With these defined, we now have what we need to compute the log posterior as a function of the model parameters. You might be tempted to maximize this posterior in the same way that we did with the likelihood above, but this is not a Bayesian result! The Bayesian result is a (possibly marginalized) posterior probability for our parameters. The mode of a probability distribution is perhaps slightly informative, but it is in no way a Bayesian result.

Next you will plot the posterior probability as a function of the slope and intercept.

Things to do:

  1. Plot the posterior probability distribution for the slope and intercept, once for each prior. You might use plt.contourf() or plt.pcolor(). How different are the two distributions?

  2. Modify the dataset – how do your conclusions about the sensitivity to choice of prior change if you have very few data points or very large errors?

  3. If you finish this quickly, try adding 1-sigma and 2-sigma contours to your plot, keeping in mind that the probabilities are not normalized. You can add them to your plot with plt.contour(). Note: this is non-trivial, but there is a short solution possible.

# Either write your code here or study the sample solution that follows.

One solution (how could this solution be improved?)

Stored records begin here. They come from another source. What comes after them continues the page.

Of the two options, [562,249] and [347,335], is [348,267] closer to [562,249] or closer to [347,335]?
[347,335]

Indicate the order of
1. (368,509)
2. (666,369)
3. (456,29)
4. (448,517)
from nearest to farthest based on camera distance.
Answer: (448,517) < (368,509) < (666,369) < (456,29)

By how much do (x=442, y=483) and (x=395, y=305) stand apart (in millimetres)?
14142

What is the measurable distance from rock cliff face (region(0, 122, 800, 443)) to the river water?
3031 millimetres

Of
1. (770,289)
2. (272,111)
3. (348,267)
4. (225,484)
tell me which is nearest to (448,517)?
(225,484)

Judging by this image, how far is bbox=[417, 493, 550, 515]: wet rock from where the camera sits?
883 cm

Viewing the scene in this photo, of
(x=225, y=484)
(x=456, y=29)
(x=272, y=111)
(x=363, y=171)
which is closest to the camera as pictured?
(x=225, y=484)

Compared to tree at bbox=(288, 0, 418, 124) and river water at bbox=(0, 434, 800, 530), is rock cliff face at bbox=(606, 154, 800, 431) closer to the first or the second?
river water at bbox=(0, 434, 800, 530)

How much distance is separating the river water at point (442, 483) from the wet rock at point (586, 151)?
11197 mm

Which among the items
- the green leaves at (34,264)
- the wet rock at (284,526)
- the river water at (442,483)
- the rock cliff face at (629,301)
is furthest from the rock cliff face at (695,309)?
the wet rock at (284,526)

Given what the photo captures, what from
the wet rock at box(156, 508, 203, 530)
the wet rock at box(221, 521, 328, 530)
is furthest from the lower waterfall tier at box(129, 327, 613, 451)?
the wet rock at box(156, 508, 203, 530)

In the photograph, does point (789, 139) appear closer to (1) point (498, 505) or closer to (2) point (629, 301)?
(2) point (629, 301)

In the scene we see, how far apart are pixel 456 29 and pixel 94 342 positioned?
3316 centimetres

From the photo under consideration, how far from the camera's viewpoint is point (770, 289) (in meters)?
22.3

We’ll start by defining a function which takes a two-dimensional grid of likelihoods and returns 1, 2, and 3-sigma contours. This acts by sorting and normalizing the values and then finding the locations of the 0.682 , 0.952 , and 0.9972 cutoffs:

def contour_levels(grid):
    """Compute 1, 2, 3-sigma contour levels for a gridded 2D posterior"""
    sorted_ = np.sort(grid.ravel())[::-1]
    pct = np.cumsum(sorted_) / np.sum(sorted_)
    cutoffs = np.searchsorted(pct, np.array([0.68, 0.95, 0.997])**2)
    return np.sort(sorted_[cutoffs])

Now we define a function to compute and plot the results of the Bayesian analysis:

def plot_results(x, y, dy,
                 slope_limits=(0.3, 0.7),
                 intercept_limits=(15, 35)):
    # 1. Evaluate the log probability on the grid (once for each prior)
    slope_range = np.linspace(*slope_limits)
    intercept_range = np.linspace(*intercept_limits)

    log_P1 = [[log_likelihood([b, m], x, y, dy) + log_flat_prior([b, m])
               for m in slope_range] for b in intercept_range]
    log_P2 = [[log_likelihood([b, m], x, y, dy) + log_symmetric_prior([b, m]) 
               for m in slope_range] for b in intercept_range]

    # For convenience, we normalize the pdf such that the maximum is 1
    P1 = np.exp(log_P1 - np.max(log_P1))
    P2 = np.exp(log_P2 - np.max(log_P2))

    # 2. Create two subplots and plot contours showing the results
    fig, ax = plt.subplots(1, 2, figsize=(16, 6),
                           sharex=True, sharey=True)
    
    ax[0].contourf(slope_range, intercept_range, P1, 100, cmap='Blues')
    ax[0].contour(slope_range, intercept_range, P1, contour_levels(P1), 
                  colors='black')
    ax[0].set_title('Flat Prior')

    ax[1].contourf(slope_range, intercept_range, P2, 100, cmap='Blues')
    ax[1].contour(slope_range, intercept_range, P2, contour_levels(P2), 
                  colors='black')
    ax[1].set_title('Symmetric Prior')

    # 3. Add grids and set axis labels
    for axi in ax:
        axi.grid('on', linestyle=':', color='gray', alpha=0.5)
        axi.set_axisbelow(False)
        axi.set_xlabel('slope')
        axi.set_ylabel('intercept')
plot_results(x, y, dy)
../../_images/parameter_estimation_fitting_straight_line_I_30_0.png

What do you conclude about how the form of the prior affects the final posterior in this case?

A general observation that often ends up being the case: for all the worrying about the effect of the prior, when you have enough data to constrain your model well, the prior has very little effect.

Let’s use some different data and see what happens:

x2, y2, dy2 = make_data(*theta_true, N=3, dy=40, rseed=80)
plt.errorbar(x2, y2, dy2, fmt='o');
../../_images/parameter_estimation_fitting_straight_line_I_33_0.png
plot_results(x2, y2, dy2,
             slope_limits=(-2, 5),
             intercept_limits=(-300, 200))
../../_images/parameter_estimation_fitting_straight_line_I_34_0.png

Why in this case does the form of the prior have a clear effect?

This encodes exactly what you would scientifically expect: if you don’t have very good data, it is unlikely to change your views of the world (which are of course encoded in the prior).